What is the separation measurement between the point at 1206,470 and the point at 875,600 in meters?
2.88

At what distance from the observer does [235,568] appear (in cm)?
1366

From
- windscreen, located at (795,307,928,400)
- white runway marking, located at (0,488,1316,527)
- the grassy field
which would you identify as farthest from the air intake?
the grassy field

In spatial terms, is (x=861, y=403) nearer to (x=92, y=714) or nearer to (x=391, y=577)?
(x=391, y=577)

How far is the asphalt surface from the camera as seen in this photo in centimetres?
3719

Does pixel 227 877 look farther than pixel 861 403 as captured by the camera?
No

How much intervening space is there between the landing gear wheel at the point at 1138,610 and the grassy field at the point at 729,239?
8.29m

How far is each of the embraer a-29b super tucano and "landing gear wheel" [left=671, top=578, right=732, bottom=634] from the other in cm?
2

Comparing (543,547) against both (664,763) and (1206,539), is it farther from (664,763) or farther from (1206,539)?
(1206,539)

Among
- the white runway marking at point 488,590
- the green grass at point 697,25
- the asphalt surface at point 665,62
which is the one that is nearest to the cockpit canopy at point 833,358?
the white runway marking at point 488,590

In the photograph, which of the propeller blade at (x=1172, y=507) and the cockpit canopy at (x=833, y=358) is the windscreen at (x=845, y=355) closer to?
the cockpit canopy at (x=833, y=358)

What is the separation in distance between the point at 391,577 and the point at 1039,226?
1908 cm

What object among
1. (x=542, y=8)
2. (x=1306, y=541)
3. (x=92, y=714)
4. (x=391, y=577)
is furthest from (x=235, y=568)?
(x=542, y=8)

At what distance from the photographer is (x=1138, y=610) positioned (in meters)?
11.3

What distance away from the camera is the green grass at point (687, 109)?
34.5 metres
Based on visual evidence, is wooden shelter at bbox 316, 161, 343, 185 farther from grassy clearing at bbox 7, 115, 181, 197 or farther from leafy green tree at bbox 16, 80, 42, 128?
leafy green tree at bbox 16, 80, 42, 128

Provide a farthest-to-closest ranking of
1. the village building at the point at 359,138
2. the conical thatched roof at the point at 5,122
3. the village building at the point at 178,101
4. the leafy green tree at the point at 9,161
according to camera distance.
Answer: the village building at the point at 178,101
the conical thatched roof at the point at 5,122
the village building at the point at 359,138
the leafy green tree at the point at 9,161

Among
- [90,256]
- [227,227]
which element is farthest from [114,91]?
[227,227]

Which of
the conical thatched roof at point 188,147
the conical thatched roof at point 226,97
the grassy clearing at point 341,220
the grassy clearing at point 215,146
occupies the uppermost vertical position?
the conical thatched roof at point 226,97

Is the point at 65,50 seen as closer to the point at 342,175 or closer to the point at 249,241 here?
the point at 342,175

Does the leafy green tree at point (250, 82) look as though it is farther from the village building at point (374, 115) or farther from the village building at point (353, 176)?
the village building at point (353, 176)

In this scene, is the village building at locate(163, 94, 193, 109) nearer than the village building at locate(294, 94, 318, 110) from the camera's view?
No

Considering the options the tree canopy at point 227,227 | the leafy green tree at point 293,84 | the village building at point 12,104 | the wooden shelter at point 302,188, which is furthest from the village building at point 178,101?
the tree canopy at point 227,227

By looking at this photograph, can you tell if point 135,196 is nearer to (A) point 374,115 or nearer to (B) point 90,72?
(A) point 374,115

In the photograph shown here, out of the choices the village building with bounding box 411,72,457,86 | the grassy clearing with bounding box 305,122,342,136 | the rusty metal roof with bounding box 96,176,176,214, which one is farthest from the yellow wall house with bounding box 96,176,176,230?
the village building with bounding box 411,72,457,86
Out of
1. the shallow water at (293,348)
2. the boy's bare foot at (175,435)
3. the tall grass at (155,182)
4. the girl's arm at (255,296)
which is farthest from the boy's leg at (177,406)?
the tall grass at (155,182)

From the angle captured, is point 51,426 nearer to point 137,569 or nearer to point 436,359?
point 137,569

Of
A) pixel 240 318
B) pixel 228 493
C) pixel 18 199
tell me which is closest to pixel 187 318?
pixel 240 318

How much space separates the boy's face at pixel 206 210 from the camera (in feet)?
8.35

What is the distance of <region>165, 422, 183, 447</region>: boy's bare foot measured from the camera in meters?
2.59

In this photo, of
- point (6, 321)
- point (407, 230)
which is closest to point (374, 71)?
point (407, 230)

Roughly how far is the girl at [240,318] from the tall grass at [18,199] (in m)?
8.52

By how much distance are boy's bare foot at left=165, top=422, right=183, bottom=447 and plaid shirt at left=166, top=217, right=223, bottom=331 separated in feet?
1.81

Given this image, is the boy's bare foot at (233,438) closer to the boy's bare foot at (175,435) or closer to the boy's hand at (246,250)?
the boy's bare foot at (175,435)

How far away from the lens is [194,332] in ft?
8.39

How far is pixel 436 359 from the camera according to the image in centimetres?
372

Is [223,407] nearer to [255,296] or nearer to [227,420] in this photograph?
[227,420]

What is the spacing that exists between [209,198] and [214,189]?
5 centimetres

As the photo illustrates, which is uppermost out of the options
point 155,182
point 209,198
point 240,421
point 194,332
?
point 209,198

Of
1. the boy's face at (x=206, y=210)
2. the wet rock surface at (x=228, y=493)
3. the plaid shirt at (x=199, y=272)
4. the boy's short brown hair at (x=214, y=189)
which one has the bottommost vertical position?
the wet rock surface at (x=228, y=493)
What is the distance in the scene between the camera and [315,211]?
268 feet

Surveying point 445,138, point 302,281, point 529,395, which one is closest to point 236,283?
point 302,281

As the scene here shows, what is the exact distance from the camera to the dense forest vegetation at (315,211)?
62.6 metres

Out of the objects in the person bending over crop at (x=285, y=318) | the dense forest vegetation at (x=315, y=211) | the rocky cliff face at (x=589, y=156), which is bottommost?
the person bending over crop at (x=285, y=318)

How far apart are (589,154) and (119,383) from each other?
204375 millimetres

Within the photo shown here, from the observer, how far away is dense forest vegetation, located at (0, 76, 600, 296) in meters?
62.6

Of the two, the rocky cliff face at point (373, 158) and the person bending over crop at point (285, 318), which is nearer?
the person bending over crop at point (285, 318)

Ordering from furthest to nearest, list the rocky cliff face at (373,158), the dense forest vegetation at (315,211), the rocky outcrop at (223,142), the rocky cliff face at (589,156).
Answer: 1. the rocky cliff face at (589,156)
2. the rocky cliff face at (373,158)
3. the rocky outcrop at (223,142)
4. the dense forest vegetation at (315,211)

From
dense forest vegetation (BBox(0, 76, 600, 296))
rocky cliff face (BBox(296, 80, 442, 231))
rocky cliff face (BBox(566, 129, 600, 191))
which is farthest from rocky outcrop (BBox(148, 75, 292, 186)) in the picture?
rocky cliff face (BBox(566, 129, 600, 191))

Exercise objective:
Copy out every row above word for word, changing nothing.

Worked answer:
What is the separation measurement between the point at 1206,470 and the point at 875,600 in meters?
2.88

At what distance from the observer does [235,568] appear (in cm)?
1366

From
- windscreen, located at (795,307,928,400)
- white runway marking, located at (0,488,1316,527)
- the grassy field
which would you identify as farthest from the air intake?
the grassy field

In spatial terms, is (x=861, y=403) nearer to (x=92, y=714) or nearer to (x=391, y=577)?
(x=391, y=577)

How far is the asphalt surface from the camera as seen in this photo in centimetres?
3719

Does pixel 227 877 look farther than pixel 861 403 as captured by the camera?
No

How much intervening space is there between the landing gear wheel at the point at 1138,610 and the grassy field at the point at 729,239?
8.29m

How far is each of the embraer a-29b super tucano and "landing gear wheel" [left=671, top=578, right=732, bottom=634] from the other in cm?
2

Comparing (543,547) against both (664,763) and (1206,539), is it farther from (664,763) or farther from (1206,539)?
(1206,539)

Among
- the white runway marking at point 488,590
- the green grass at point 697,25
- the asphalt surface at point 665,62
which is the one that is nearest to the cockpit canopy at point 833,358?
the white runway marking at point 488,590

In the photograph, which of the propeller blade at (x=1172, y=507) and the cockpit canopy at (x=833, y=358) is the windscreen at (x=845, y=355) closer to?
the cockpit canopy at (x=833, y=358)

What is the separation in distance between the point at 391,577 and the point at 1039,226?
1908 cm

What object among
1. (x=542, y=8)
2. (x=1306, y=541)
3. (x=92, y=714)
4. (x=391, y=577)
is furthest from (x=235, y=568)?
(x=542, y=8)

At what distance from the photographer is (x=1138, y=610) positioned (in meters)?
11.3

What distance away from the camera is the green grass at point (687, 109)?
34.5 metres
Based on visual evidence, is wooden shelter at bbox 316, 161, 343, 185 farther from grassy clearing at bbox 7, 115, 181, 197 or farther from leafy green tree at bbox 16, 80, 42, 128?
leafy green tree at bbox 16, 80, 42, 128

Provide a farthest-to-closest ranking of
1. the village building at the point at 359,138
2. the conical thatched roof at the point at 5,122
3. the village building at the point at 178,101
4. the leafy green tree at the point at 9,161
according to camera distance.
Answer: the village building at the point at 178,101
the conical thatched roof at the point at 5,122
the village building at the point at 359,138
the leafy green tree at the point at 9,161

Among
- [90,256]
- [227,227]
which element is farthest from [114,91]?
[227,227]

Which of
the conical thatched roof at point 188,147
the conical thatched roof at point 226,97
the grassy clearing at point 341,220
the grassy clearing at point 215,146
occupies the uppermost vertical position?
the conical thatched roof at point 226,97

Is the point at 65,50 seen as closer to the point at 342,175 or closer to the point at 249,241 here?
the point at 342,175

Does the leafy green tree at point (250, 82) look as though it is farther from the village building at point (374, 115) or farther from the village building at point (353, 176)?
the village building at point (353, 176)

In this scene, is the village building at locate(163, 94, 193, 109) nearer than the village building at locate(294, 94, 318, 110) from the camera's view?
No

Considering the options the tree canopy at point 227,227 | the leafy green tree at point 293,84 | the village building at point 12,104 | the wooden shelter at point 302,188, which is furthest from the village building at point 178,101?
the tree canopy at point 227,227

By looking at this photograph, can you tell if point 135,196 is nearer to (A) point 374,115 or nearer to (B) point 90,72?
(A) point 374,115

In the photograph shown here, out of the choices the village building with bounding box 411,72,457,86 | the grassy clearing with bounding box 305,122,342,136 | the rusty metal roof with bounding box 96,176,176,214, which one is farthest from the yellow wall house with bounding box 96,176,176,230?
the village building with bounding box 411,72,457,86
Out of
1. the shallow water at (293,348)
2. the boy's bare foot at (175,435)
3. the tall grass at (155,182)
4. the girl's arm at (255,296)
which is farthest from the boy's leg at (177,406)?
the tall grass at (155,182)

From the angle captured, is point 51,426 nearer to point 137,569 or nearer to point 436,359?
point 137,569

Of
A) pixel 240 318
B) pixel 228 493
C) pixel 18 199
tell me which is closest to pixel 187 318?
pixel 240 318

How much space separates the boy's face at pixel 206 210 from the camera (in feet)?
8.35

What is the distance of <region>165, 422, 183, 447</region>: boy's bare foot measured from the camera in meters?
2.59

In this photo, of
- point (6, 321)
- point (407, 230)
which is closest to point (374, 71)?
point (407, 230)

Roughly how far is the girl at [240,318] from the tall grass at [18,199] (in m)?
8.52

By how much distance are boy's bare foot at left=165, top=422, right=183, bottom=447 and plaid shirt at left=166, top=217, right=223, bottom=331 separated in feet?
1.81

Given this image, is the boy's bare foot at (233,438) closer to the boy's bare foot at (175,435) or closer to the boy's hand at (246,250)?
the boy's bare foot at (175,435)

How far away from the lens is [194,332] in ft?
8.39

How far is pixel 436 359 from the camera according to the image in centimetres?
372

Is [223,407] nearer to [255,296] or nearer to [227,420] in this photograph?
[227,420]

What is the spacing that exists between [209,198] and [214,189]?
5 centimetres

As the photo illustrates, which is uppermost out of the options
point 155,182
point 209,198
point 240,421
point 194,332
?
point 209,198

Of
1. the boy's face at (x=206, y=210)
2. the wet rock surface at (x=228, y=493)
3. the plaid shirt at (x=199, y=272)
4. the boy's short brown hair at (x=214, y=189)
which one has the bottommost vertical position?
the wet rock surface at (x=228, y=493)
What is the distance in the scene between the camera and [315,211]?
268 feet

Surveying point 445,138, point 302,281, point 529,395, which one is closest to point 236,283?
point 302,281

As the scene here shows, what is the exact distance from the camera to the dense forest vegetation at (315,211)?
62.6 metres

Out of the objects in the person bending over crop at (x=285, y=318) | the dense forest vegetation at (x=315, y=211) | the rocky cliff face at (x=589, y=156), which is bottommost?
the person bending over crop at (x=285, y=318)

How far apart are (589,154) and (119,383) from each other?
204375 millimetres

Within the photo shown here, from the observer, how far away is dense forest vegetation, located at (0, 76, 600, 296) in meters?
62.6

Of the two, the rocky cliff face at point (373, 158) and the person bending over crop at point (285, 318), which is nearer?
the person bending over crop at point (285, 318)

Ordering from furthest to nearest, list the rocky cliff face at (373,158), the dense forest vegetation at (315,211), the rocky outcrop at (223,142), the rocky cliff face at (589,156).
Answer: 1. the rocky cliff face at (589,156)
2. the rocky cliff face at (373,158)
3. the rocky outcrop at (223,142)
4. the dense forest vegetation at (315,211)

From
dense forest vegetation (BBox(0, 76, 600, 296))
rocky cliff face (BBox(296, 80, 442, 231))
rocky cliff face (BBox(566, 129, 600, 191))
which is farthest from rocky outcrop (BBox(148, 75, 292, 186)) in the picture?
rocky cliff face (BBox(566, 129, 600, 191))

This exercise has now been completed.